**OBJETIVO A:** Organize as linhas de dados, da linha que contém "From the point" até o fim delas, inclusive, como um CSV de duas colunas chamadas enunciado e resposta, com uma linha para cada enunciado e sua resposta. Ponha cada um em um campo entre aspas e troque as quebras de linha por espaços.

═════ TEXTO FORNECIDO ═════

A MÍNIMA VOZ: MODOS DE SUBJETIVAÇÃO DO FEMININO NA CANÇÃO - PARTE 02

Por Pedro de Souza/UFSC-CNPq RESUMO


RESUMO

O objetivo deste artigo é saber de que maneira as cantoras contemporâneas, historicamente localizáveis a partir da década de 1980, podem buscar na voz o ponto enunciativo de subjetivação. Trata-se de focalizar o momento em que, na história da música popular brasileira, as maneiras de colocar a voz no canto feminino não mais obedecem ao regime de discurso que, na época de ouro do rádio, determinava a colocação de um drama na voz como parte das condições de produção do sujeito que canta. No campo da escola francesa de Análise de discurso, o presente trabalho insere-se em uma pesquisa mais ampla que investiga processos de constituição do sujeito mediante enunciações cantadas. O ponto de referência do processo discursivo a ser rastreado na análise é a história das cantoras do rádio em relação às cantoras contemporâneas. Nesta relação, focalizo certo modo de subjetivação do feminino operado na relação entre voz cantada e ato enunciativo.

PALAVRAS-CHAVE: voz, enunciação, MPB, discurso.



A PRESENÇA FEMININA COMO VOZ NA CANÇÃO 

Começo, portanto, elegendo um depoimento que se refere à presença da mulher na música, sem nunca mencionar como tal presença está estreitamente ligada ao regime de regulação da voz para cantar. Em uma entrevista incluída numa das partes do documentário A flor da pele (2005), o cantor e compositor Chico Buarque de Holanda relata como criou algumas de suas composições sobre e no feminino.

Não fui eu que comecei a fazer música no feminino.
Na música brasileira há essa tradição [...].
Na verdade, a primeira música que eu fiz na primeira
pessoa foi por encomenda da Nara. A Nara Leão me pediu uma música.
Ela falou: quero uma música daquelas, das mulheres que esperam o marido.
Foi aí que eu escrevi Com açúcar com afeto pra ela. [...].
Tanto as canções no feminino - compostas por homens, no feminino - assumem
essa personalidade da mulher caseira, boazinha e compreensiva,
quanto as masculinas louvavam essa qualidade doméstica da mulher.
A primeira canção que fiz feminina, uma mulher cantando sua liberdade
é Olhos nos olhos, que eu fiz para Bethânia gravar.
Um pouco isso: a mulher que é abandonada pelo marido, pelo amante,
que seja, e dá a volta por cima e que diz que é mais feliz assim.
Isso não digo que fosse uma novidade nos anos setenta,
mas uma canção dessa seria absurdo nos anos quarenta.

═════ DADOS DA TAREFA ═════

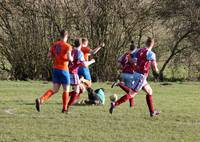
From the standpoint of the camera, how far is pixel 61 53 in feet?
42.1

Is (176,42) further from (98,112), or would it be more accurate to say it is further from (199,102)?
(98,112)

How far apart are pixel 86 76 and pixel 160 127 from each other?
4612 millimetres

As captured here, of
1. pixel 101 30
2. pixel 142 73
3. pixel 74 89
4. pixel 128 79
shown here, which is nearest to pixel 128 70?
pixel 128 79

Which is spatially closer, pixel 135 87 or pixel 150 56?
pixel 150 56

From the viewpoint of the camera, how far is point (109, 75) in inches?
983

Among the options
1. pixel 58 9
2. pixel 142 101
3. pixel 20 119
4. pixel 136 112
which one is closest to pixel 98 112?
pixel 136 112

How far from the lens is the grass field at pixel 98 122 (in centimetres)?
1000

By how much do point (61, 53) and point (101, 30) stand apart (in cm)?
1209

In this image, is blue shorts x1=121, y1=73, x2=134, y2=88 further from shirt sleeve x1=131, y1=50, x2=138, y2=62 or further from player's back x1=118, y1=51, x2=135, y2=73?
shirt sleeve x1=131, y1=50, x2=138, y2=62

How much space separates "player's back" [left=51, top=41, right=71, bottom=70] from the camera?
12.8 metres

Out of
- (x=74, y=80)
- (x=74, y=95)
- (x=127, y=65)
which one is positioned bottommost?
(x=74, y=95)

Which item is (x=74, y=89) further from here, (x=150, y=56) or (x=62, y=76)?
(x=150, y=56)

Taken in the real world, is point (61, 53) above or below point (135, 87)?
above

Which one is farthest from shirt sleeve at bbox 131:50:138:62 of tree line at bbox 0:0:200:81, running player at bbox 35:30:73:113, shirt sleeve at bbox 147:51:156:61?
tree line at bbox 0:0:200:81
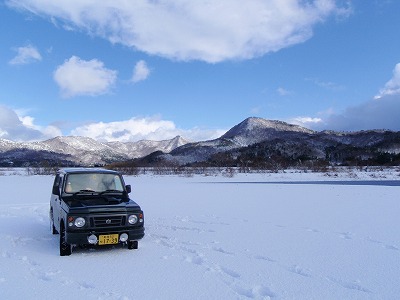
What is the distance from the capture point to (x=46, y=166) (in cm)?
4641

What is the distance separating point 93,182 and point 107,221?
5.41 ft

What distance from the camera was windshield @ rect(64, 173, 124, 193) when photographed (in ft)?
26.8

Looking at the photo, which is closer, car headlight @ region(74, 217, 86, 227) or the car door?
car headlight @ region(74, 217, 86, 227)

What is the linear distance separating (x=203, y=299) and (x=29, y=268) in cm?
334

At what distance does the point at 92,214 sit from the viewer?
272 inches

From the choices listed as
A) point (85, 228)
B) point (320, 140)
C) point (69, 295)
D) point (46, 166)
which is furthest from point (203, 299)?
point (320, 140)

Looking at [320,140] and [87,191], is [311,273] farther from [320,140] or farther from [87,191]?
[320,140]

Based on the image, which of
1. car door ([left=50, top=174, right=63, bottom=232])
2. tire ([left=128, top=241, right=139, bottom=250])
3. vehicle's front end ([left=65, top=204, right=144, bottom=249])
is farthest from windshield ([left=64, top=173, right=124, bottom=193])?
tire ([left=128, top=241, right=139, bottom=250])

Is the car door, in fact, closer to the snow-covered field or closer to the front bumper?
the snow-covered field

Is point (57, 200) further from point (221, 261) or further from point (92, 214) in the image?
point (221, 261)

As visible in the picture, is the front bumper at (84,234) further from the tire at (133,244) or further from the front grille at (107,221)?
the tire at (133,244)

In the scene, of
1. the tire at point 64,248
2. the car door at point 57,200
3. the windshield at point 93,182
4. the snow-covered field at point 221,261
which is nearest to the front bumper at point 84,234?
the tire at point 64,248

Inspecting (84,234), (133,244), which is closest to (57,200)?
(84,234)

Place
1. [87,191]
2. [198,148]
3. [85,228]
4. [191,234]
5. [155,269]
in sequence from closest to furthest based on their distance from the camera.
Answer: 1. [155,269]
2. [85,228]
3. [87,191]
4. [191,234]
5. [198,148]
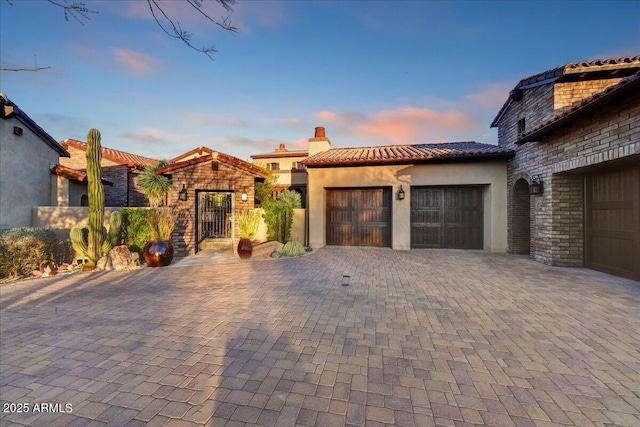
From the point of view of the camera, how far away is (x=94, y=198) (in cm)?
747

═════

**OBJETIVO B:** Reproduza fielmente o trecho do texto fornecido entre "Começo, portanto, elegendo" e "pediu uma música.", inclusive.

**RESPOSTA COMPLETA A:**
enunciado,resposta
"From the point of view of the camera, how far away is (x=94, y=198) (in cm)?","747"

**RESPOSTA COMPLETA B:**
Começo, portanto, elegendo um depoimento que se refere à presença da mulher na música, sem nunca mencionar como tal presença está estreitamente ligada ao regime de regulação da voz para cantar. Em uma entrevista incluída numa das partes do documentário A flor da pele (2005), o cantor e compositor Chico Buarque de Holanda relata como criou algumas de suas composições sobre e no feminino.

Não fui eu que comecei a fazer música no feminino.
Na música brasileira há essa tradição [...].
Na verdade, a primeira música que eu fiz na primeira
pessoa foi por encomenda da Nara. A Nara Leão me pediu uma música.